Noch dazu gehört Buemi neben seiner Aktivitäten in der Formel E für Renault und der Langstreckenweltmeisterschaft für Toyota auch weiterhin zum Red-Bull-Kader, brennt Runde um Runde im Formel-1-Simulator in Milton Keynes ab, ist zumindest virtuell also bestens Vertraut mit aktuellen Formel-1-Boliden.

Einzig Buemis Toyota-Verbindung scheint im ersten Moment etwas heikel, allerdings heißt der Motorenpartner Toro Rossos aktuell noch Renault, was wiederum sehr gut zusammen passen würde. Noch dazu wäre ein Buemi im derzeit sowieso nicht zu großen Erfolgen fähigen Toro Rosso für Honda weitaus besser zu verschmerzen als ein Fehlen Gaslys im weitaus aussichtsreicheren Umfeld der Super Formula.

Palmer in die Verlängerung oder zwei Russen in den USA?

Wer neben Buemi noch in Frage kommen könnte? Jolyon Palmer zum Beispiel. Der Brite genießt nach seinem Aus bei Renault aus allen gut bekanntem Grund zwar aktuell nicht mehr das größte Ansehen im F1-Paddock, doch ist zumindest der mit Abstand am besten mit den aktuellen Boliden vertraute Fahrer. Fraglich jedoch, ob Palmer überhaupt Interesse an einem solchen Modell hätte. .

Alternativ könnte Renault Toro Rosso allerdings auch Entwicklungsmann Sergey Sirotkin leihen. Ob gleich zwei Russen beim US GP allerdings eine gute Idee sind, muss sich Toro Rosso selbst überlegen.

Lässt Toro Rosso alte Ferrari-Kontakte spielen?
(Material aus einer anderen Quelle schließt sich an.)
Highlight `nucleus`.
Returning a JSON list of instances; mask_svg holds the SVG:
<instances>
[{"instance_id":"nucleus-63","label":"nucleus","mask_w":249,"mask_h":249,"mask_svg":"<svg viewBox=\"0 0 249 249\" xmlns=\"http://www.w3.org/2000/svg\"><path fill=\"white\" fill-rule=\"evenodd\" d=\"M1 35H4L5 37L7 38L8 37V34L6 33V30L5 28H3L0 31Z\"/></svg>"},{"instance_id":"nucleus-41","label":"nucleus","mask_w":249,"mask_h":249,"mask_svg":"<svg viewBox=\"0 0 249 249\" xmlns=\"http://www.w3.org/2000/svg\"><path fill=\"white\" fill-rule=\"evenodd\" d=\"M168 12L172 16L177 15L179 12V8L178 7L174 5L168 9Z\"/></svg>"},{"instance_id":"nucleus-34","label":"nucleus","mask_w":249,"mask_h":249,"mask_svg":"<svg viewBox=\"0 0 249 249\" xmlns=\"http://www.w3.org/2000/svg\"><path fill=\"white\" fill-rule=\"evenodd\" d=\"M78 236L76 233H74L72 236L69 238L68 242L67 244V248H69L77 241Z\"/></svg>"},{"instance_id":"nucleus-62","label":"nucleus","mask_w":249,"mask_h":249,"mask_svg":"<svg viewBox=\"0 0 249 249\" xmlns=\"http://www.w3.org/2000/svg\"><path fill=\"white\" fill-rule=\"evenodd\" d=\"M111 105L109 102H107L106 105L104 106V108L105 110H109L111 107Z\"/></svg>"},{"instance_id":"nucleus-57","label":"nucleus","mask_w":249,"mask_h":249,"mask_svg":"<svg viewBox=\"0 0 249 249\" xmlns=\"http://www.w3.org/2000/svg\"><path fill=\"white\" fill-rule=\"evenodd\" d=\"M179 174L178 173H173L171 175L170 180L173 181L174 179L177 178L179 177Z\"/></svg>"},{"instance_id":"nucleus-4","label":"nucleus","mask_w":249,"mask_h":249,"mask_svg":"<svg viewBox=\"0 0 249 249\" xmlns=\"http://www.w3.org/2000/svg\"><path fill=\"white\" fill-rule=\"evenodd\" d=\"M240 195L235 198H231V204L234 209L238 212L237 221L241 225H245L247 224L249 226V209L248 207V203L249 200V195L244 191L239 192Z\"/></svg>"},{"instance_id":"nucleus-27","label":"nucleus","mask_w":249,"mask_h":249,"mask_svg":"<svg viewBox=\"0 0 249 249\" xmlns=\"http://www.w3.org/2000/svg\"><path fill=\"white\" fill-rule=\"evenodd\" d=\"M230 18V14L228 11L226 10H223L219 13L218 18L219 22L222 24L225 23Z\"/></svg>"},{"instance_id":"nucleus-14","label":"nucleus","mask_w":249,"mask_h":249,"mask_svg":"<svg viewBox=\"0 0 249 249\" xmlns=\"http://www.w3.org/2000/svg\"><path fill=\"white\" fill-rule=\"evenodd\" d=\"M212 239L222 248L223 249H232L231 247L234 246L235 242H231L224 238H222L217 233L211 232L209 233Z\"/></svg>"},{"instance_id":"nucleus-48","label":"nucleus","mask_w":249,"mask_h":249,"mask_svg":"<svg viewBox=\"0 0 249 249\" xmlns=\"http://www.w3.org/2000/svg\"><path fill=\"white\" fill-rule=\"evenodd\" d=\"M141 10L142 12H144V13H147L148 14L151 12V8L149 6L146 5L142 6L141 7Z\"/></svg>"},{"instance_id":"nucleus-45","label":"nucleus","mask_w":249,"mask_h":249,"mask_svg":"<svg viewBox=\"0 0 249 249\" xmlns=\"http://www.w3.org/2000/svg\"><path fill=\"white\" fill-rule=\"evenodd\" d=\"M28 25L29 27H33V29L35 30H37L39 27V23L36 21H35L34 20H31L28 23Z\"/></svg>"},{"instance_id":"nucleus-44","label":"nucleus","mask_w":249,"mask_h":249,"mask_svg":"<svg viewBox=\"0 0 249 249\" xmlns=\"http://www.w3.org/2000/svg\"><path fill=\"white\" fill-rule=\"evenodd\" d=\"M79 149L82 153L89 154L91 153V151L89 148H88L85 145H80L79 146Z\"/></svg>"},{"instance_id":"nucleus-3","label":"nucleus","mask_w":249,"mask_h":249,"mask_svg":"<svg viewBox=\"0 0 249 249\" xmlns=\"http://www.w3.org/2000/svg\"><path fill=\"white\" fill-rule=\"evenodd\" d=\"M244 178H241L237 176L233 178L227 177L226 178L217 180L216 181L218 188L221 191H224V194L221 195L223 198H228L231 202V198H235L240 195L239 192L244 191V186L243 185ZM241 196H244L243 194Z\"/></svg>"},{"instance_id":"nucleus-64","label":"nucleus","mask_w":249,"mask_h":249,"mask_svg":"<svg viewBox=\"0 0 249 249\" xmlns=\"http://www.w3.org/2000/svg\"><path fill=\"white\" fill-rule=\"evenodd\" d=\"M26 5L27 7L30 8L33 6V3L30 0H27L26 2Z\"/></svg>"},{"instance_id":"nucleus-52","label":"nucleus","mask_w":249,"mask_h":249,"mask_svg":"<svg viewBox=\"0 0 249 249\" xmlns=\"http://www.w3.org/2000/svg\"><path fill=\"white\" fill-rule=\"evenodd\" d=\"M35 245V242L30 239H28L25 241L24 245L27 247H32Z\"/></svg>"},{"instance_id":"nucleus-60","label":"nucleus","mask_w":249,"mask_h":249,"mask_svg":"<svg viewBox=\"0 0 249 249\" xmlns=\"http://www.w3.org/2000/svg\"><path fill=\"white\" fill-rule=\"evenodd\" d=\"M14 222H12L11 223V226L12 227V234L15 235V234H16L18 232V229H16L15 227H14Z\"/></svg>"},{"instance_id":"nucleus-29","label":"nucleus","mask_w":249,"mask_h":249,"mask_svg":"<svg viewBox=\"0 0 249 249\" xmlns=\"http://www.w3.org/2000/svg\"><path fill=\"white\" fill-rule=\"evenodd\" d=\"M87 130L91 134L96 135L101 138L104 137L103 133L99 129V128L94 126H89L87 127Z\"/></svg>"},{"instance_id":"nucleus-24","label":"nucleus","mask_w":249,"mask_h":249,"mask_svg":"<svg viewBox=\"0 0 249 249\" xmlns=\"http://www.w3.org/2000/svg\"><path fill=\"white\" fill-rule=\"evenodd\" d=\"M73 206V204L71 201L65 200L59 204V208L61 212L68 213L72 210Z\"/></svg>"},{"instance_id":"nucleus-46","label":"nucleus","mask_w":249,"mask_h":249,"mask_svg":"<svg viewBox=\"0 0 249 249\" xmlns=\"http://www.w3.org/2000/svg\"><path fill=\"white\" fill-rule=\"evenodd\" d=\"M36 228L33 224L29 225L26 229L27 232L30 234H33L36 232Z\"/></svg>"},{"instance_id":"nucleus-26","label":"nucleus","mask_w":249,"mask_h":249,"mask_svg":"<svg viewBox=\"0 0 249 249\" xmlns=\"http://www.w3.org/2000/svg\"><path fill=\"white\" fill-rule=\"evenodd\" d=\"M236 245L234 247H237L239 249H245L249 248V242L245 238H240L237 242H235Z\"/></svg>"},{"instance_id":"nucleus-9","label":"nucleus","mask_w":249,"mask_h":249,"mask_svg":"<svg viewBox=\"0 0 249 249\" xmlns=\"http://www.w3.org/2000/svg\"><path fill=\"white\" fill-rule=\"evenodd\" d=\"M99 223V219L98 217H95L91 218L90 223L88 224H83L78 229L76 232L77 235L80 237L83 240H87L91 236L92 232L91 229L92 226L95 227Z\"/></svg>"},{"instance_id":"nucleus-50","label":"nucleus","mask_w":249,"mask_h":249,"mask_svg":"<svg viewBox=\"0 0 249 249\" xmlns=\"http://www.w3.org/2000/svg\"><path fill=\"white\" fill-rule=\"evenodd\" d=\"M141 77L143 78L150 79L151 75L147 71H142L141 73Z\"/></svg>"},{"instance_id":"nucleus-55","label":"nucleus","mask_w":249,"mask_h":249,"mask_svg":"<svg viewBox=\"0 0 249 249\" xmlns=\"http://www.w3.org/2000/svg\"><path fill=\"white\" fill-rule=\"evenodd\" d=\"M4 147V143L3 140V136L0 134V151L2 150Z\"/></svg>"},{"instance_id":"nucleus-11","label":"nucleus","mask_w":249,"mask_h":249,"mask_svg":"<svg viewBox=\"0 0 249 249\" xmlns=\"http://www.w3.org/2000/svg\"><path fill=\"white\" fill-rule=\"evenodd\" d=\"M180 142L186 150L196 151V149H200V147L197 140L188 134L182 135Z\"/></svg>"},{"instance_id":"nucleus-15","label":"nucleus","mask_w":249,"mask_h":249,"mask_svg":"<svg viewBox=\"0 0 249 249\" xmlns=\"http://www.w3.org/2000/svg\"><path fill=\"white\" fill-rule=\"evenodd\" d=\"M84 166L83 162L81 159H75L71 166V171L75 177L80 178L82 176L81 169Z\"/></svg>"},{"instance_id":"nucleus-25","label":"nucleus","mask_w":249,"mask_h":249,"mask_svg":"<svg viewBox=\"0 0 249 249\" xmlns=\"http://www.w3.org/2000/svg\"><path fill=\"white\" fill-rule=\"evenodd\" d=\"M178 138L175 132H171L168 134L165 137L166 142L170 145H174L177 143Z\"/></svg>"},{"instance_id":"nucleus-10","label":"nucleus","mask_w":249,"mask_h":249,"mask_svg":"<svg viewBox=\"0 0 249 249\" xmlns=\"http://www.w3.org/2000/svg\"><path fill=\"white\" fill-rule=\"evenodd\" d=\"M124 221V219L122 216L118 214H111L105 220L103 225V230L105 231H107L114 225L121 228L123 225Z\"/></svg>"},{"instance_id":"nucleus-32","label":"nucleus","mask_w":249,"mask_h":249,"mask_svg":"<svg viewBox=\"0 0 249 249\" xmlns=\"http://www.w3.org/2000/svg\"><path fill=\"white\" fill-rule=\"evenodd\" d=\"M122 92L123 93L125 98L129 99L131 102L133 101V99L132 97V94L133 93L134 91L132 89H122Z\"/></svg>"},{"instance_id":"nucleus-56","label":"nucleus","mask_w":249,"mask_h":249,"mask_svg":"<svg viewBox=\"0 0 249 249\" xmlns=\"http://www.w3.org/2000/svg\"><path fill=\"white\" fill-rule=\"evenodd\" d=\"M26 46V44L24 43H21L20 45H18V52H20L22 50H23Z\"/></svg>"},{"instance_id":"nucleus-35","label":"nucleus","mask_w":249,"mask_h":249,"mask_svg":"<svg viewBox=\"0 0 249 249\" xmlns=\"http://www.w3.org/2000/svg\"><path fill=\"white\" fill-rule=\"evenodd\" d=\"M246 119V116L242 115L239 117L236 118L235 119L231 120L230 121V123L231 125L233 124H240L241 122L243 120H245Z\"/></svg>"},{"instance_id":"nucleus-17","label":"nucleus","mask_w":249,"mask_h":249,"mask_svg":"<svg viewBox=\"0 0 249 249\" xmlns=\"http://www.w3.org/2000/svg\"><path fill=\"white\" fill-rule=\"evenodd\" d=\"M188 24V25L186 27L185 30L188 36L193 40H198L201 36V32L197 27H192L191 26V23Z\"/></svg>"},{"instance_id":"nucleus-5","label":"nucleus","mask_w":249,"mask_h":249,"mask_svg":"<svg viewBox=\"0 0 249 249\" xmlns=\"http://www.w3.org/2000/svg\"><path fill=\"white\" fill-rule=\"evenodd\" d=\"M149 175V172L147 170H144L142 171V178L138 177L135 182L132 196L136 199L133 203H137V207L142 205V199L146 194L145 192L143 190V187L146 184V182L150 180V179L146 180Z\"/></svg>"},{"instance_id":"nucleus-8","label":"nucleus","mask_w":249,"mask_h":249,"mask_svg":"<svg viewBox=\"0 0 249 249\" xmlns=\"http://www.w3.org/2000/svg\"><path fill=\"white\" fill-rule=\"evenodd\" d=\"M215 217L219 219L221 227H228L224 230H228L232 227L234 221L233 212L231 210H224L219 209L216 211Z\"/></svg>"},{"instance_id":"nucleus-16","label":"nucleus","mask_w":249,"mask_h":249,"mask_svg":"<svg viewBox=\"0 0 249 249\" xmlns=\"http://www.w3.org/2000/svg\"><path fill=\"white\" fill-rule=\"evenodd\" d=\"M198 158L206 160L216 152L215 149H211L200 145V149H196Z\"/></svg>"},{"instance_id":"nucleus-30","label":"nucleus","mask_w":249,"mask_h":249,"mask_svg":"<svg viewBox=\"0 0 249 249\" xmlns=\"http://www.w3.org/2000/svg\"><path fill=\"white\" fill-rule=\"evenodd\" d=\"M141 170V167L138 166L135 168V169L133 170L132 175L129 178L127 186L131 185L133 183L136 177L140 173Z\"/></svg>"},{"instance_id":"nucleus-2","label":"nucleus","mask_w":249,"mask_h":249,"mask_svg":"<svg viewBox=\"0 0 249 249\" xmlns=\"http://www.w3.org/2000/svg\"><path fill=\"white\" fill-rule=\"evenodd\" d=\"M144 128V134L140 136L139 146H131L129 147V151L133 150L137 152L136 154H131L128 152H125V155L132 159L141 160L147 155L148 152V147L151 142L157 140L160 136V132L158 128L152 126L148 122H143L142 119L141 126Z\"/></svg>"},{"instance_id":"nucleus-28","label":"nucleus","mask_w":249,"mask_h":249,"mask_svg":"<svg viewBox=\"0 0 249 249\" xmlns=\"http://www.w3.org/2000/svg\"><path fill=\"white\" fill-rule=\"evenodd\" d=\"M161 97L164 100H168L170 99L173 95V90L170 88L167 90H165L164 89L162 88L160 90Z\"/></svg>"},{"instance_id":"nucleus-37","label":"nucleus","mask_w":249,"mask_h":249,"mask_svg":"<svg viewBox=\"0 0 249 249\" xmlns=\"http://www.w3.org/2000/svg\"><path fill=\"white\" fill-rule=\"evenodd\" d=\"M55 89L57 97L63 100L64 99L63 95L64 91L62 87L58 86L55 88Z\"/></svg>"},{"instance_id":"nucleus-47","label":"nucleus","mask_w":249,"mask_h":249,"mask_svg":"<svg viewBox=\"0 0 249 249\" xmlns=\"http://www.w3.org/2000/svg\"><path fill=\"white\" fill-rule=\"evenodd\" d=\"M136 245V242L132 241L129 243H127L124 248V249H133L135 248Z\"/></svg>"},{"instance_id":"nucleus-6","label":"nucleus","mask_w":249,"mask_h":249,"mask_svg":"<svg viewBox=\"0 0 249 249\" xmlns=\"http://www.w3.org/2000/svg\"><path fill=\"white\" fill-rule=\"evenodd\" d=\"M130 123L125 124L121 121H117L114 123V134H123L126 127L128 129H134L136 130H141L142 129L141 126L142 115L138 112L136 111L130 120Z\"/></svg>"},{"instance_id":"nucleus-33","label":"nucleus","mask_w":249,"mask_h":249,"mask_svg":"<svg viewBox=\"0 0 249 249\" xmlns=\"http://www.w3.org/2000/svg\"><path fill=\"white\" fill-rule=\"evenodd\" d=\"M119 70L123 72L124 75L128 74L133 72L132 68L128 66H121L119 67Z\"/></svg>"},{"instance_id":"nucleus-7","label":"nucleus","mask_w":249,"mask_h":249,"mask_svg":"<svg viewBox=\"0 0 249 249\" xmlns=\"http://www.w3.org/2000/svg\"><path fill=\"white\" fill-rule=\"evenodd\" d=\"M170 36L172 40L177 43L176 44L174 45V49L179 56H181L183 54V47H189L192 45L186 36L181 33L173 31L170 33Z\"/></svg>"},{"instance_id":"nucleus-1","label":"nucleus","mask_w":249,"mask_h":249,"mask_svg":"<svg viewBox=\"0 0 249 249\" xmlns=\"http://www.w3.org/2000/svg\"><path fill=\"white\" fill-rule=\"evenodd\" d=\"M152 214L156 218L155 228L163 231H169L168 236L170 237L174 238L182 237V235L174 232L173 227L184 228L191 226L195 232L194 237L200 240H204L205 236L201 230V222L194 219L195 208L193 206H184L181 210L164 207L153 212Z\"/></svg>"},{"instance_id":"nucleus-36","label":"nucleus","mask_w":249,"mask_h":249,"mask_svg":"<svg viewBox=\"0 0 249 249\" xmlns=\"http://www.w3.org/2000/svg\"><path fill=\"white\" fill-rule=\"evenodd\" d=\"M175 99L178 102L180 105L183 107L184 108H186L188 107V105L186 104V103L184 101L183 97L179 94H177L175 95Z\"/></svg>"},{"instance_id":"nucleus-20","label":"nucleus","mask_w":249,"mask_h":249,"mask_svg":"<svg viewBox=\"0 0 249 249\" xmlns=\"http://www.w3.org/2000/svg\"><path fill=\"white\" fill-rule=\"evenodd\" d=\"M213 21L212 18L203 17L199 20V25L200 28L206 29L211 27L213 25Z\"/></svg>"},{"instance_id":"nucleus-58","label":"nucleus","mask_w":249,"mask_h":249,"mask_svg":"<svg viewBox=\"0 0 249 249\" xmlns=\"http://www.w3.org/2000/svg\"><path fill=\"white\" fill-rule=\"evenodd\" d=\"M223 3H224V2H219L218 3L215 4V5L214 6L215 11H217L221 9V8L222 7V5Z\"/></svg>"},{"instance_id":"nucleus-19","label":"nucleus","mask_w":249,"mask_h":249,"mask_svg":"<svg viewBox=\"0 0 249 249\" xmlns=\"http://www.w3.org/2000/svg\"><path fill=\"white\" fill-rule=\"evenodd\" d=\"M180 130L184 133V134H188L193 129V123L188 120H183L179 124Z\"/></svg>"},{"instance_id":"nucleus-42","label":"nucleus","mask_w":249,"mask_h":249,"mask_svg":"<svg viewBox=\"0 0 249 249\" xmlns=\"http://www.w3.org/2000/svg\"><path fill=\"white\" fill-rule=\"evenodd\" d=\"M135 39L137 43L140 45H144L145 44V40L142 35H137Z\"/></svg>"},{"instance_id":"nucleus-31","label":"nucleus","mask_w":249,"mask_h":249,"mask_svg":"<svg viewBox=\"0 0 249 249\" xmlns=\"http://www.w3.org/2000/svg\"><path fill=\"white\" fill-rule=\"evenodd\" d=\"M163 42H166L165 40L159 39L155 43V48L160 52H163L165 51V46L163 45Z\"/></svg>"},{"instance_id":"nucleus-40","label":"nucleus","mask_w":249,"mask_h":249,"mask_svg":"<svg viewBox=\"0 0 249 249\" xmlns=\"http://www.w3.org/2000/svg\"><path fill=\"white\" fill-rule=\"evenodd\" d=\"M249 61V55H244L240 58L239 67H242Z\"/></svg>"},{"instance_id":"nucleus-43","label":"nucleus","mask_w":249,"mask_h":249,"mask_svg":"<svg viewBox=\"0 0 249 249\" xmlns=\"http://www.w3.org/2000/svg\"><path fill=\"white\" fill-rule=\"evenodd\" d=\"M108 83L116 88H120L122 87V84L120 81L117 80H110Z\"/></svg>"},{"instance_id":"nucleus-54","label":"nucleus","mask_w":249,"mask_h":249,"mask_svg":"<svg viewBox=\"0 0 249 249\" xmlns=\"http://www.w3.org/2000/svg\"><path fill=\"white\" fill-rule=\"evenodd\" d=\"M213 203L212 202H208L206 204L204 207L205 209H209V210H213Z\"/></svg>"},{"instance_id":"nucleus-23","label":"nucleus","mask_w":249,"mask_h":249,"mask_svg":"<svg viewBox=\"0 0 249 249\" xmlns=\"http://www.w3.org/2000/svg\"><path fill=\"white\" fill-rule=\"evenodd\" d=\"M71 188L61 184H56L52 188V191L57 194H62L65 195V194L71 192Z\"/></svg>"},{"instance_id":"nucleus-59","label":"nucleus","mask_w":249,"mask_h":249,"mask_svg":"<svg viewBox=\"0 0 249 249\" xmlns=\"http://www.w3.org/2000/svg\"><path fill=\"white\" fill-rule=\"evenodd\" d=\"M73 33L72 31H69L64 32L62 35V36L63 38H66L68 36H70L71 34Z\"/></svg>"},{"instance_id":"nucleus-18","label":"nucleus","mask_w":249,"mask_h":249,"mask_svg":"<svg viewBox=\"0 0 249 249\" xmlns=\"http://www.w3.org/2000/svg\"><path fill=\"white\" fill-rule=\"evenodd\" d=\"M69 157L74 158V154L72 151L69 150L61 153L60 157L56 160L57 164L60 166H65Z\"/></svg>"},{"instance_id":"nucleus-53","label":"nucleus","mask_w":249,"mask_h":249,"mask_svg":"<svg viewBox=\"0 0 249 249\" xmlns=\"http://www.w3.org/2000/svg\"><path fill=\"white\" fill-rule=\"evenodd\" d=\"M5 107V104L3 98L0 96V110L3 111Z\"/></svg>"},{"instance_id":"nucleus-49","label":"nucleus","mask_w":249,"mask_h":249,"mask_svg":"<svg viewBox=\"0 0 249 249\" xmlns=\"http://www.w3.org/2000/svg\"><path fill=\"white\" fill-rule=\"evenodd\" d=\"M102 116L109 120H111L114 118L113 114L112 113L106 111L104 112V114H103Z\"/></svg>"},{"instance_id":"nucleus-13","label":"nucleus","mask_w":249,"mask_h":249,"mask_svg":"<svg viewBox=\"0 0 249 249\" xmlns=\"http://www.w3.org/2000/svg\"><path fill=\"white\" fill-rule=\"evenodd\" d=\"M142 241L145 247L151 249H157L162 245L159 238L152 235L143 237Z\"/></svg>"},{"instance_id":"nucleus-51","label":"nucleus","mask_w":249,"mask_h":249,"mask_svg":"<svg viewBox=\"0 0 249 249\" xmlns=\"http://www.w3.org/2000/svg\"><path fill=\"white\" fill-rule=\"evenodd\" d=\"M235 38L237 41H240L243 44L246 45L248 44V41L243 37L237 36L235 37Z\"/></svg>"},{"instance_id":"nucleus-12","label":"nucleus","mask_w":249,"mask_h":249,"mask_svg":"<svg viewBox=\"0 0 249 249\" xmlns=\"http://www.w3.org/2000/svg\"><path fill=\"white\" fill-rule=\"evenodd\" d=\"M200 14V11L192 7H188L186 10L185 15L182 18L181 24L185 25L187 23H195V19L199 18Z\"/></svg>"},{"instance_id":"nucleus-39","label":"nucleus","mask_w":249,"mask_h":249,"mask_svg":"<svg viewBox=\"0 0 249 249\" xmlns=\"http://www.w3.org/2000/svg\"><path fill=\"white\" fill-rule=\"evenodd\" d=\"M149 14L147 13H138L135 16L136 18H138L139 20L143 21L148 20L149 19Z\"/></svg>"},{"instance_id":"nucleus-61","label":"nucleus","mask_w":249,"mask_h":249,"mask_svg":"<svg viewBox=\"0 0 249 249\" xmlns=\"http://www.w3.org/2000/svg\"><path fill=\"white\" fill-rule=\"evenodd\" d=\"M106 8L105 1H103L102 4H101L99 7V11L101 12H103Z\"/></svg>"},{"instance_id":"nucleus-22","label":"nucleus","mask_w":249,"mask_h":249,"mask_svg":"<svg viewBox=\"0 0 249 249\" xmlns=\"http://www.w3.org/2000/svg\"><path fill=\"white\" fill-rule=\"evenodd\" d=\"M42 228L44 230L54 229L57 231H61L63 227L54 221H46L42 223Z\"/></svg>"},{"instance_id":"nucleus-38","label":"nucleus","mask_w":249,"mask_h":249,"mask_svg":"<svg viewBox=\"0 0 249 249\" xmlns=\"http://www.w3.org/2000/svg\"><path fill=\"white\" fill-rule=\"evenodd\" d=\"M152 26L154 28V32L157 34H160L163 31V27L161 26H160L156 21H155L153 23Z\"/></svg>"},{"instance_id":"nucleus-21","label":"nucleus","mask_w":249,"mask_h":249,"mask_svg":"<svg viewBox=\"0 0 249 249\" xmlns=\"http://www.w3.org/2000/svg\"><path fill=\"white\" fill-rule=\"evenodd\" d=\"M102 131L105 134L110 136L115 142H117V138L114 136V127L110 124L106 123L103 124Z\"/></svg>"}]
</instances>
Weitere Kandidaten sind die Ferrari-Junioren Charles Leclerc und Antonio Giovinazzi, beide ebenfalls ausgestattet mit Superlizenz und sogar einiger Erfahrung in diesjährigen F1-Boliden. Noch dazu fuhr Toro Rosso erst im Vorjahr noch mit Ferrari-Power, entsprechend direkt der Draht zwischen Maranello und Faenza.

Oder wie wäre es mit Paul di Resta? Der Schotte hatte schon in Ungarn den Ersatzmann für Felipe Massa gegeben. Dass Williams den TV-Experten jedoch einem direkten Konkurrenten borgt, erscheint allerdings unrealistisch.

PR-Sensation mit US-Fahrer?

Spannender Ansatz außerdem: IndyCar-Champion Josef Newgarden - ein Amerikaner beim USA-GP, das hätte doch was. Über genügend Superlizenz-Punkte würde er dank seines Titels sogar verfügen. Doch fehlen die 300 Kilometer im Formel-1-Auto. Anders bei IndyCar-Kollege Alexander Rossi, für den ein kurzzeitiges F1-Comeback sicher auch ein ordentlicher PR-Coup in den Staaten wäre.

Oder wie wäre es mit DTM-Meister Marco Wittmann? Entsprechende Red-Bull-Kontakte gibt es für den Deutschen, da muss man sich nur die Lackierung seines BMW ansehen. Noch dazu absolvierte Wittmann als Belohnung für seinen DTM-Titel 2014 vor zwei Jahren einen Test - mit Toro Rosso! Dort fuhr Wittmann sogar deutlich mehr als 300 Kilometer. Sein Problem sind allerdings die Superlizenz-Punkte: Weil Wittmann 2015 die DTM-Saison nur als Gesamtsechster abschloss, fehlen dem BMW-Fahrer knapp die nötigen Zähler.